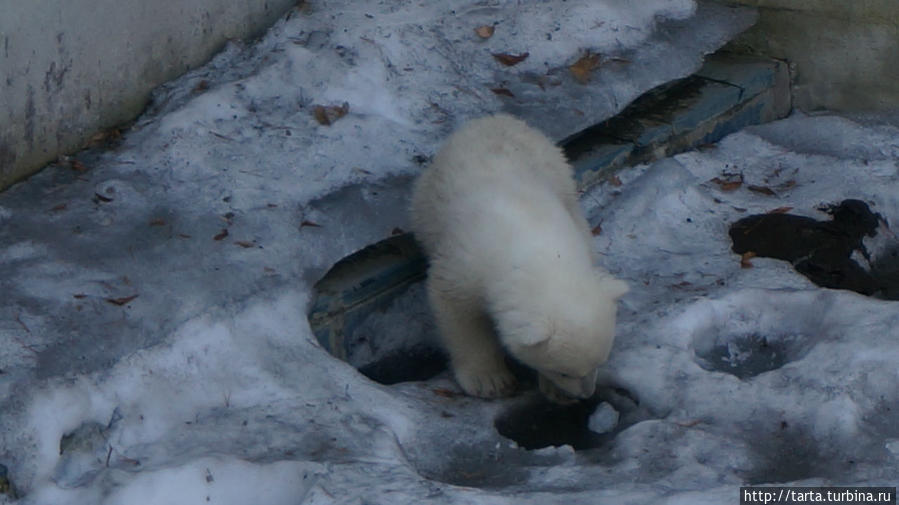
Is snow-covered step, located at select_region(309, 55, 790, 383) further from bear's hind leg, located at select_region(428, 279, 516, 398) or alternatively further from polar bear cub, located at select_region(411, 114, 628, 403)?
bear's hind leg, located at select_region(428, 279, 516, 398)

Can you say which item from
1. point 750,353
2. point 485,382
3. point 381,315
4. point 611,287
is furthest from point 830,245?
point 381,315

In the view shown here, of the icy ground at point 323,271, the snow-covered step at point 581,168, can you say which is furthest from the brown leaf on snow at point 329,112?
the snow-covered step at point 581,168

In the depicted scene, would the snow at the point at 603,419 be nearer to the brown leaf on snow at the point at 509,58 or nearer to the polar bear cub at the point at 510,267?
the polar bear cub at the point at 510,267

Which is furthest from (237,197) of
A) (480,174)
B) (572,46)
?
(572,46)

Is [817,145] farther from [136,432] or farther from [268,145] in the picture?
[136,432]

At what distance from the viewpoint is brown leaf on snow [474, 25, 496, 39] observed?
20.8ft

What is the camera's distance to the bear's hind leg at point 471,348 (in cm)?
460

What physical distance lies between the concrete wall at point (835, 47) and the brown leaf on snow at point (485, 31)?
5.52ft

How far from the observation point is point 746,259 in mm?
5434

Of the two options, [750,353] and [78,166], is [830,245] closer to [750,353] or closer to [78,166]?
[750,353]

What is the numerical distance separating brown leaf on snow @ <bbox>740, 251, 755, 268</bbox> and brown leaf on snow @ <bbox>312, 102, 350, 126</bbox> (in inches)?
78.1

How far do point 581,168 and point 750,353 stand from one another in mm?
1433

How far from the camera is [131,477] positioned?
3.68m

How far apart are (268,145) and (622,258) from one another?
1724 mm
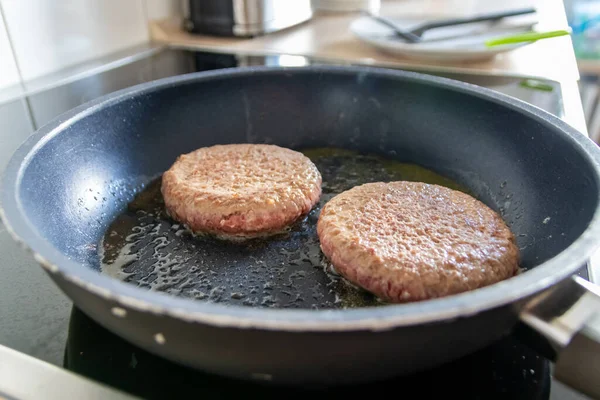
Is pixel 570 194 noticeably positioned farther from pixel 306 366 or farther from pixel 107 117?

---

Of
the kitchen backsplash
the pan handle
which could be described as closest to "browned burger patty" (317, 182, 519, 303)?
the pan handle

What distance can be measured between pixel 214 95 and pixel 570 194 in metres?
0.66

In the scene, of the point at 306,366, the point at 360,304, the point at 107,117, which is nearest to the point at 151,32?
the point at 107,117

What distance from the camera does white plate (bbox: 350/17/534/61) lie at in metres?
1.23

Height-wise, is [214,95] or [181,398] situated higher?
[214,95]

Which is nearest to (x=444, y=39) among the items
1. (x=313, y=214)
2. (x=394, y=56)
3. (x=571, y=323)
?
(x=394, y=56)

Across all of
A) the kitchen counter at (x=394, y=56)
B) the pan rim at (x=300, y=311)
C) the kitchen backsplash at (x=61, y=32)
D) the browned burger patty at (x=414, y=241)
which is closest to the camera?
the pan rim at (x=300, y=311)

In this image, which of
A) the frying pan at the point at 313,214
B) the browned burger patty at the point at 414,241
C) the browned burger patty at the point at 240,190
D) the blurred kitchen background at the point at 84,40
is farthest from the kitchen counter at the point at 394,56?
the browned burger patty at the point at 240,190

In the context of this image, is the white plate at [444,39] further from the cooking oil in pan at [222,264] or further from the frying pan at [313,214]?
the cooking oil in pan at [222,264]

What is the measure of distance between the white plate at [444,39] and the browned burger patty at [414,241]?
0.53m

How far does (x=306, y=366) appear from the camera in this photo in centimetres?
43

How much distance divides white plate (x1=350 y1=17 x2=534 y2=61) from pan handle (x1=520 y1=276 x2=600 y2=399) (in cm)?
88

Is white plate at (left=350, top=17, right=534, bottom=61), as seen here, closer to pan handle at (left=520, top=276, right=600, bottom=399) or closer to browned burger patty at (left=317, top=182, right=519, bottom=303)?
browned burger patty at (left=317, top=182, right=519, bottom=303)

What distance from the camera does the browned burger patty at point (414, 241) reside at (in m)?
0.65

## やること
上の記録で「backsplash」という文字列を含む行の数を答えよ。大文字と小文字は区別し、数だけを書くこと。

## 解答
2